:: Records shown ::
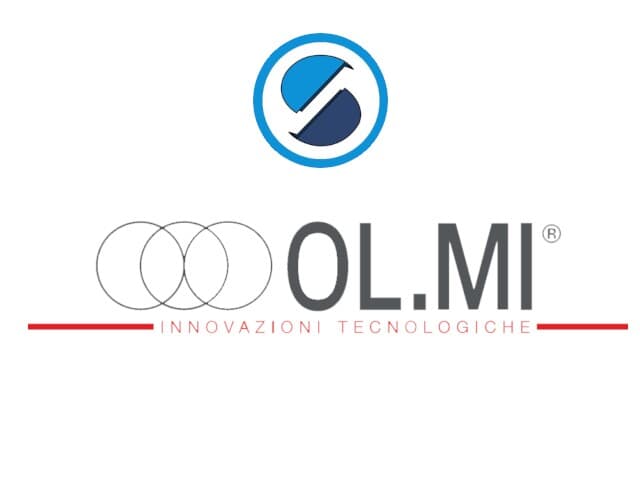 ferramenta-paride-rivenditori-olmi-cerniere-oleodinamiche-a-treviso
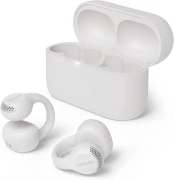 PHILIPS TAQ2000WT Bluetooth - White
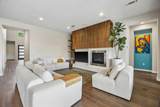 636 Benalla Drive - Photo 10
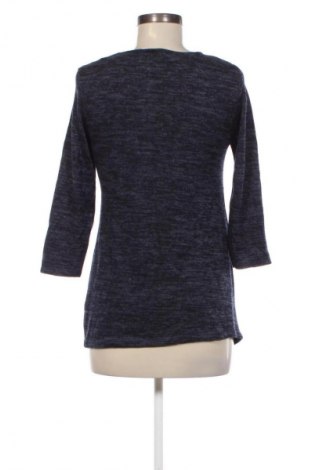 Shirt für Schwangere Dorothy Perkins, Größe M, Farbe Blau, Preis 18,79 €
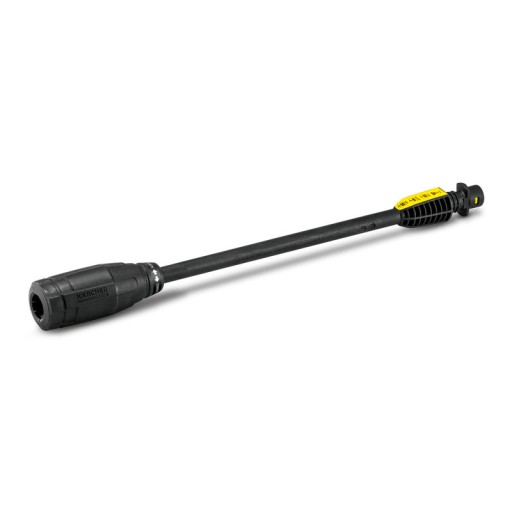 Karcher Lanca Vario do myjki k2 k3 VP 120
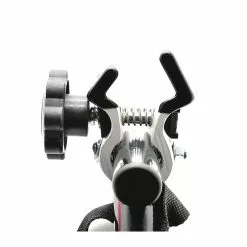 Maxxus Bout De Bras De Remorque Vélo Avec Mâchoire Sur Hauban Du Cadre Du Vélo 13 Maxxus Bout De Bras De Remorque Vélo Avec Mâchoire Sur Hauban Du Cadre Du Vélo -Rubéna Soldes Boutique bout de bras de remorque velo avec machoire sur hauban du cadre du velo 5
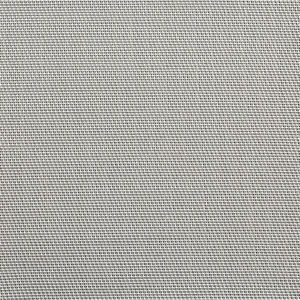 upholstery fabric / wall / patterned / PVC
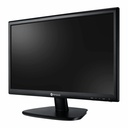 AG Neovo SC-2202 22" Class Full HD LED Monitor - Silver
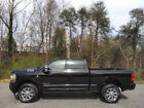 2023 Ram 2500 Limited 2023 Limited New 6.7L I6 24V Automatic 4WD Pickup Truck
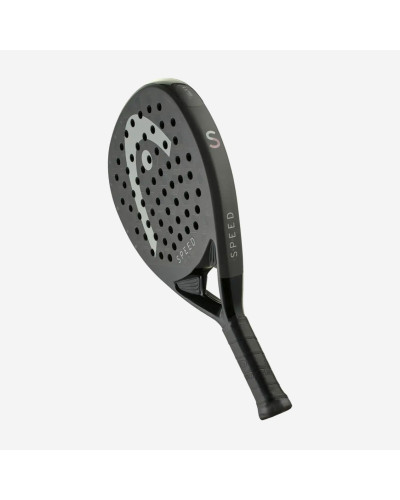 Ракетка для падела Head Speed Pro 2025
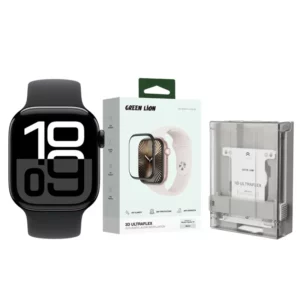 color image TLP 78579 ae545666 e840 11ef 81cc 916a357b6b53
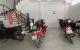 thum-9244337_ZLs7ev48F9_1784803578.jpg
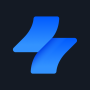 icon socar.Socar(SOCAR - Platform Mobilitas Seumur Hidup)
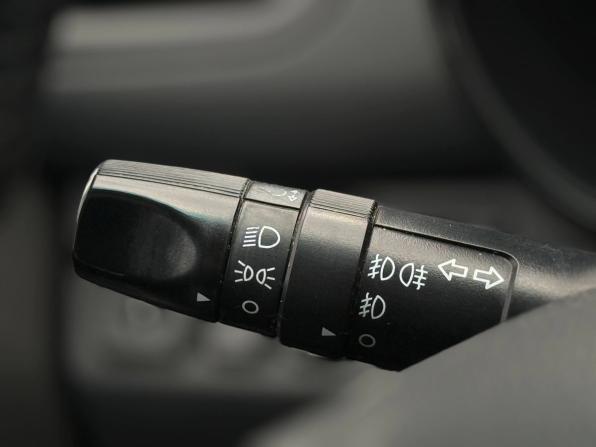 Kia Rio III с пробегом 2012 года, цена 888 000 рублей, 167006 км, седан, Автокод Объявления
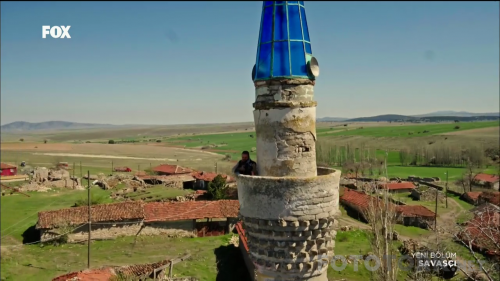 Savasci.BL.39.HDTvRip.720p.AC3.by.TheWelleTy.TORK.mkv_006828037.png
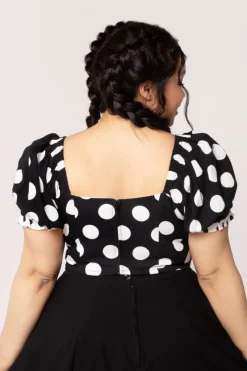 Hell Bunny Tops><noscript><img width=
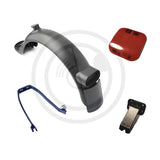 PARAFANGO POSTERIORE PER MONOPATTINO XIAOMI NUOVA SERIE-fixit-tech ricambi e accessori per monopattini elettrici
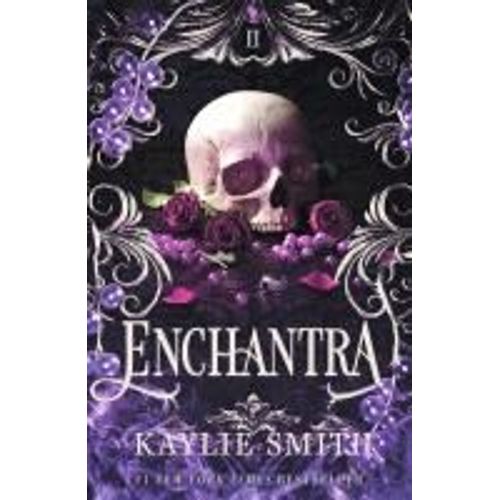Enchantra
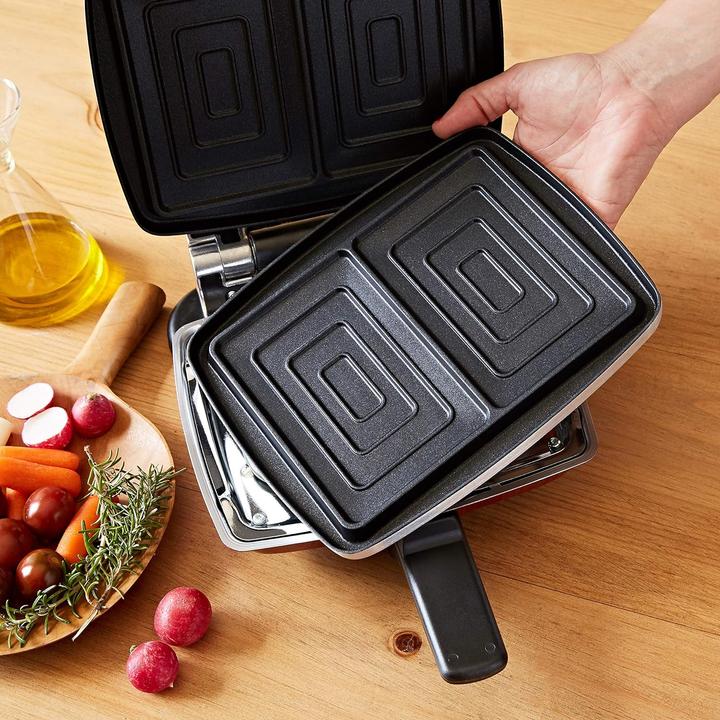 Produktbild Lagrange 030423 Herdplatten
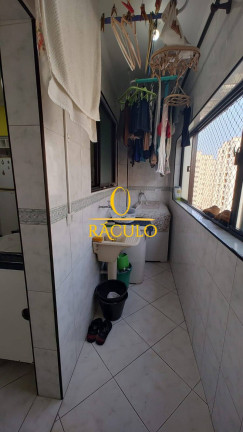 Imagem Apartamento com 3 Quartos à Venda, 102 m² em Gonzaguinha - São Vicente Imagem Apartamento com 3 Quartos à Venda, 102 m² em Gonzaguinha - São Vicente
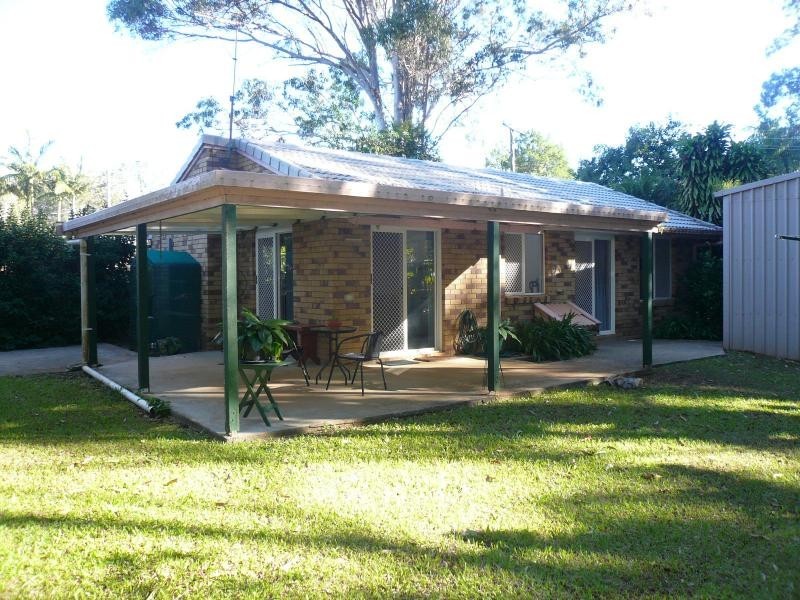 32 Mel Street, Macleay Island QLD 4184
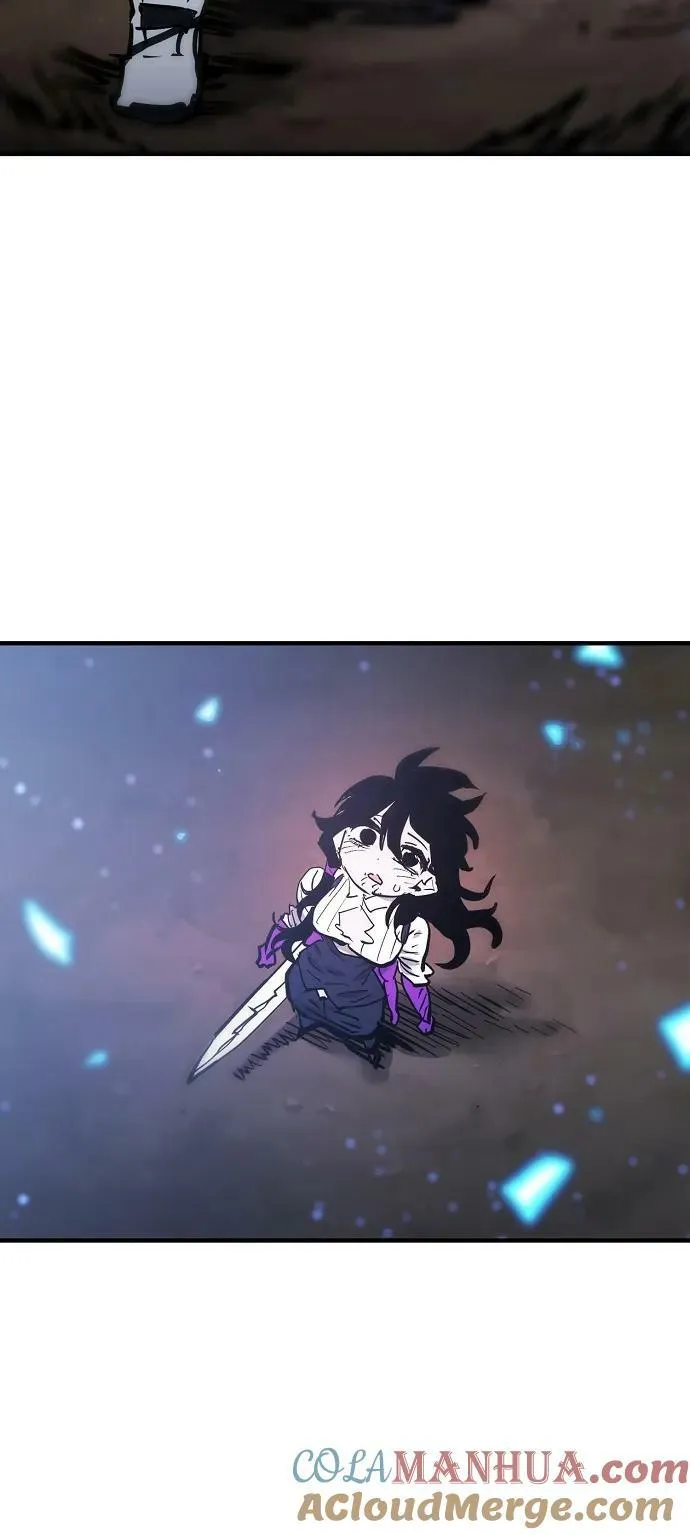 第152话 第61页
:::
**Problem requirements:** Copy out every record above line by line, character for character, leaving the pictures out.

**Solution to the exercise:**
 ferramenta-paride-rivenditori-olmi-cerniere-oleodinamiche-a-treviso
 PHILIPS TAQ2000WT Bluetooth - White
 636 Benalla Drive - Photo 10
 Shirt für Schwangere Dorothy Perkins, Größe M, Farbe Blau, Preis 18,79 €
 Karcher Lanca Vario do myjki k2 k3 VP 120
 Maxxus Bout De Bras De Remorque Vélo Avec Mâchoire Sur Hauban Du Cadre Du Vélo 13 Maxxus Bout De Bras De Remorque Vélo Avec Mâchoire Sur Hauban Du Cadre Du Vélo -Rubéna Soldes Boutique bout de bras de remorque velo avec machoire sur hauban du cadre du velo 5
 upholstery fabric / wall / patterned / PVC
 AG Neovo SC-2202 22" Class Full HD LED Monitor - Silver
 2023 Ram 2500 Limited 2023 Limited New 6.7L I6 24V Automatic 4WD Pickup Truck
 Ракетка для падела Head Speed Pro 2025
 color image TLP 78579 ae545666 e840 11ef 81cc 916a357b6b53
 thum-9244337_ZLs7ev48F9_1784803578.jpg
 icon socar.Socar(SOCAR - Platform Mobilitas Seumur Hidup)
 Kia Rio III с пробегом 2012 года, цена 888 000 рублей, 167006 км, седан, Автокод Объявления
 Savasci.BL.39.HDTvRip.720p.AC3.by.TheWelleTy.TORK.mkv_006828037.png
 Hell Bunny Tops><noscript><img width=
 PARAFANGO POSTERIORE PER MONOPATTINO XIAOMI NUOVA SERIE-fixit-tech ricambi e accessori per monopattini elettrici
Enchantra
 Produktbild Lagrange 030423 Herdplatten
 Imagem Apartamento com 3 Quartos à Venda, 102 m² em Gonzaguinha - São Vicente Imagem Apartamento com 3 Quartos à Venda, 102 m² em Gonzaguinha - São Vicente
 32 Mel Street, Macleay Island QLD 4184
 第152话 第61页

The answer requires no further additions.